[Excerpts from a spatial reasoning dataset]

START

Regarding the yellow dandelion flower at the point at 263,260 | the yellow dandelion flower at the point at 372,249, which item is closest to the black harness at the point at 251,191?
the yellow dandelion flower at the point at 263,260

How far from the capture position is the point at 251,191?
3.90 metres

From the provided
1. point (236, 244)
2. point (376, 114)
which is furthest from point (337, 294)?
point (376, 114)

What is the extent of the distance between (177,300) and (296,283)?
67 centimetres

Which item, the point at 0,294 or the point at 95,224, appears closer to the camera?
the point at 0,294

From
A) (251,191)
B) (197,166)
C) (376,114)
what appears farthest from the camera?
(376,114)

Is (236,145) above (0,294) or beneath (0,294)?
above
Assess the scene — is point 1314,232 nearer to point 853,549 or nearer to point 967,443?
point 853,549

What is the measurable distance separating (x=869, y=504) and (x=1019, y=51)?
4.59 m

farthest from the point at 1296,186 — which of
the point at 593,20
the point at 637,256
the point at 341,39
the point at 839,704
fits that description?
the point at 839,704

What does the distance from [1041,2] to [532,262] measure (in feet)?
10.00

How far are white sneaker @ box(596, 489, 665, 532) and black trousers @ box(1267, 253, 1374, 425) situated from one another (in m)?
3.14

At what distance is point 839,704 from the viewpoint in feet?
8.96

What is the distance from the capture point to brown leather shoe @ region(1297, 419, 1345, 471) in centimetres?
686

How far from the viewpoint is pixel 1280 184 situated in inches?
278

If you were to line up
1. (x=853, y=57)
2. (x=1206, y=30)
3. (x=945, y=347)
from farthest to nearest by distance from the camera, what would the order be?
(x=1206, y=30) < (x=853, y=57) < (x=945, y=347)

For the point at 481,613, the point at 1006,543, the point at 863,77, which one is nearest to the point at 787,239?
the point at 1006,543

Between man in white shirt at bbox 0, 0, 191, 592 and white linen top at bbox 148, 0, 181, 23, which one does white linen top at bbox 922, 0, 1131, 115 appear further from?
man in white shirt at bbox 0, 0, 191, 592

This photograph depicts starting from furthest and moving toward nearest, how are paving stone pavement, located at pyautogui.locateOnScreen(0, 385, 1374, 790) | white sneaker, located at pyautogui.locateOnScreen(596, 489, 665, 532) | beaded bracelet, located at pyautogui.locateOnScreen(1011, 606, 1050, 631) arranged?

END
START

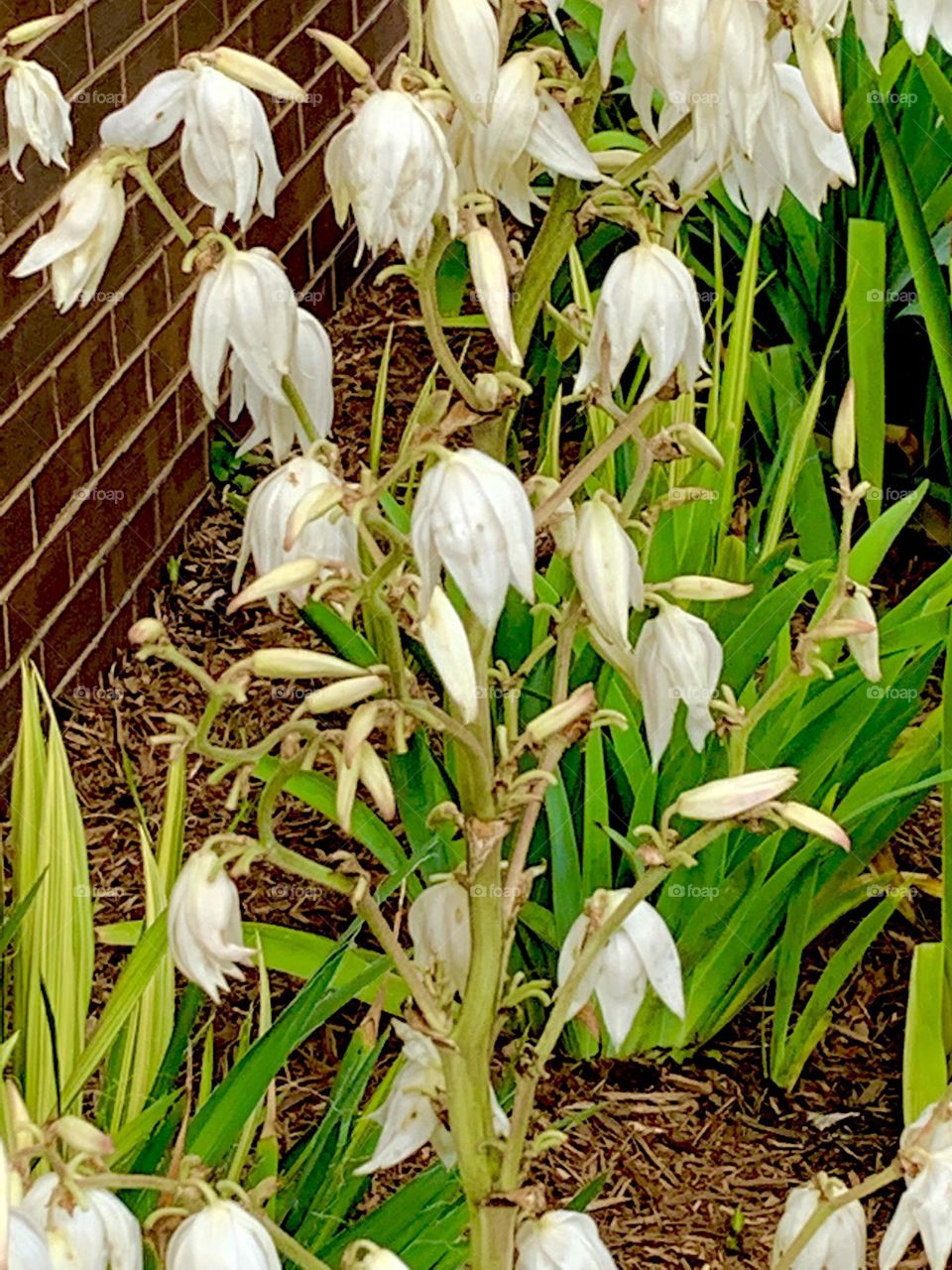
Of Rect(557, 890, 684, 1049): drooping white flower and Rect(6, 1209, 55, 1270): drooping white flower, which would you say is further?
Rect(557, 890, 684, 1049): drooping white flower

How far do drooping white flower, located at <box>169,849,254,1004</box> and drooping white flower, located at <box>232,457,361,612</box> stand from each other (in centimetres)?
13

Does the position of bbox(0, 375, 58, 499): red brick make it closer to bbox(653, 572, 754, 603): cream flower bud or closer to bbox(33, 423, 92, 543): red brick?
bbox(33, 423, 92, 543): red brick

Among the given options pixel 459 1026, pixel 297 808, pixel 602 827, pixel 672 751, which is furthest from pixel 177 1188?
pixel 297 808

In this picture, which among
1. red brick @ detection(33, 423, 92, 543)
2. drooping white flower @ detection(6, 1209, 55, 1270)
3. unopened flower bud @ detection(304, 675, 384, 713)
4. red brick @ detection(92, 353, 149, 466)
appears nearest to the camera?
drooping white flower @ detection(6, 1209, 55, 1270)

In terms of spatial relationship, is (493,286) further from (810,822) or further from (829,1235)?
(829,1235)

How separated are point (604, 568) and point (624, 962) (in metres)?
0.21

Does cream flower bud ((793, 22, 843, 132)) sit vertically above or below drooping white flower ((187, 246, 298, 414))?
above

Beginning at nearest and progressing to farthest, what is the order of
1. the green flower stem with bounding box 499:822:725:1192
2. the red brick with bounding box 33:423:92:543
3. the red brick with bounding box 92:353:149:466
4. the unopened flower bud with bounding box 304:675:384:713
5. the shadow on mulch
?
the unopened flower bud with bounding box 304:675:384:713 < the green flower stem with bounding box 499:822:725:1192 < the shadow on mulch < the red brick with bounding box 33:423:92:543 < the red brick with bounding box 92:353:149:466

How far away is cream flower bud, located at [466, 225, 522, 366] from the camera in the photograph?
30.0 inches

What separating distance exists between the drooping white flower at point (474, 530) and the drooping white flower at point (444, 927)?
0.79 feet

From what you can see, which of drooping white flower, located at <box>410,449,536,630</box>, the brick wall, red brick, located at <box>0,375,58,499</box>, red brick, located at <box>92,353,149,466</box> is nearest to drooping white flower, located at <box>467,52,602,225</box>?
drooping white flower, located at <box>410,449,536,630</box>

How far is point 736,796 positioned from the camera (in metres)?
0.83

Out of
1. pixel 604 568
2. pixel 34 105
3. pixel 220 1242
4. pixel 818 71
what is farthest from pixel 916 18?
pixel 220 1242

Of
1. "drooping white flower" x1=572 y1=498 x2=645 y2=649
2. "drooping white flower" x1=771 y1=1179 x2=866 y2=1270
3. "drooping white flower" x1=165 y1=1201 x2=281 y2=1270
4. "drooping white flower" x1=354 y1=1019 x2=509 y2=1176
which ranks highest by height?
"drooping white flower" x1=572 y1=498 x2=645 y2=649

END

TASK STATEMENT: Please pick out and copy each line in the material above that contains the word "viewpoint", matching its case.

WRITTEN RESPONSE:
At what distance is point 839,704 from the viewpoint in feet?
How far from the viewpoint is pixel 1280 184 situated in inches?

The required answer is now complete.